Unnecessary paintEntireComponent calls for covered Component

Hi,
is there a way to avoid that a completly covered Component may lead to a call to paintEntireComponent?

For example if we take the juce demo plugin and put a Component (let’s name it fillComp) on top of the others, which only fills the complete parent area with black colour and setOpaque is true. Now if the infoLabel of the demo changes because of new values, it results in a call to paintEntireComponent even if it is covered by our fillComp. That makes the fillComp beeing repainted within the bounds of the infoLabel. This seems unnecessary because the fillComp on top of the others hasn’t changed.

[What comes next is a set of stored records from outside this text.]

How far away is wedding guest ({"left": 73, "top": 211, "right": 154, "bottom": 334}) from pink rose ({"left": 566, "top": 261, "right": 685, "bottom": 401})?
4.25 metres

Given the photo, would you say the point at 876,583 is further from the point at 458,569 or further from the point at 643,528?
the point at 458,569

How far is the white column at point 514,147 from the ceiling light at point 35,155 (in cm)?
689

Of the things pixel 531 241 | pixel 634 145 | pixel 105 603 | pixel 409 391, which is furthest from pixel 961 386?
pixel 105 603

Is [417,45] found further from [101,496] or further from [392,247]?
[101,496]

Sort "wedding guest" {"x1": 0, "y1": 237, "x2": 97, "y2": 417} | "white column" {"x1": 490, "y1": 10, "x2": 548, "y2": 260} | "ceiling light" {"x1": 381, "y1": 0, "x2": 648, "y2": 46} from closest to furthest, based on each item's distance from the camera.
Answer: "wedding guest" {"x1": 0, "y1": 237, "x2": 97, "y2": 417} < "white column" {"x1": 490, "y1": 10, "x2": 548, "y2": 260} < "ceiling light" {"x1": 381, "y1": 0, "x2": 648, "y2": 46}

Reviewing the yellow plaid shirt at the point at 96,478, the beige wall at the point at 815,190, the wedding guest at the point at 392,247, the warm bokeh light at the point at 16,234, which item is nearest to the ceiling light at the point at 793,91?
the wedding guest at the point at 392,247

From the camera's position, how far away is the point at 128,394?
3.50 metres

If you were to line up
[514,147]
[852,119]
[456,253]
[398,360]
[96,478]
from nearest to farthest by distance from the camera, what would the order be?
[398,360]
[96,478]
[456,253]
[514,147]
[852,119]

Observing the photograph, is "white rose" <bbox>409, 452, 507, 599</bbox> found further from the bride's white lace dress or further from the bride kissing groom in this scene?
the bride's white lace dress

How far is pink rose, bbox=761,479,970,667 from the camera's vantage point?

What I described is not a big problem when the Components are that simple. But in my case I have a base Component with many children that are repainted in different intervalls (meters, fft displays, labels…). Now I need to open a new Component on top of these children, which itself has a lot of children. Everytime one of the covered children behind the new Component changes, paintEntireComponent is called and the new top Component and all of it’s children are repainted (or at least the parts that are over a changed covered Component). This is not necessary because the top Component itself hasn’t changed and therefore it should not be repainted and its children shouldn’t be repainted, too.
Since my covering top Component is quite a bit expensive regarding the painting and because it doesn’t need to be repainted that often, I need a way to avoid this repainting caused by Components in that back, that aren’t visible at all.

Any ideas how do this?
Thanks in advance.

The painting system is smart enough that if you repaint an opaque comp, none of its parents will be painted, but optimising it in the way you need here is a lot harder. To do it, every repaint call would need to check which part of its comp is obscured by others, which would involve going right to the top of the component tree and recursing down every single child, which could be very expensive, and in most cases will be pointless.

I’d suggest either making your background comps invisible when they’re covered up, or using setBufferedToImage to speed up the drawing of the overlaid one?

Damn, I was afraid that making every covered child invisible would be the only answer. So here we go, hoping that it’s not ending up in big mess.

Anyways, thanks for your quick reply.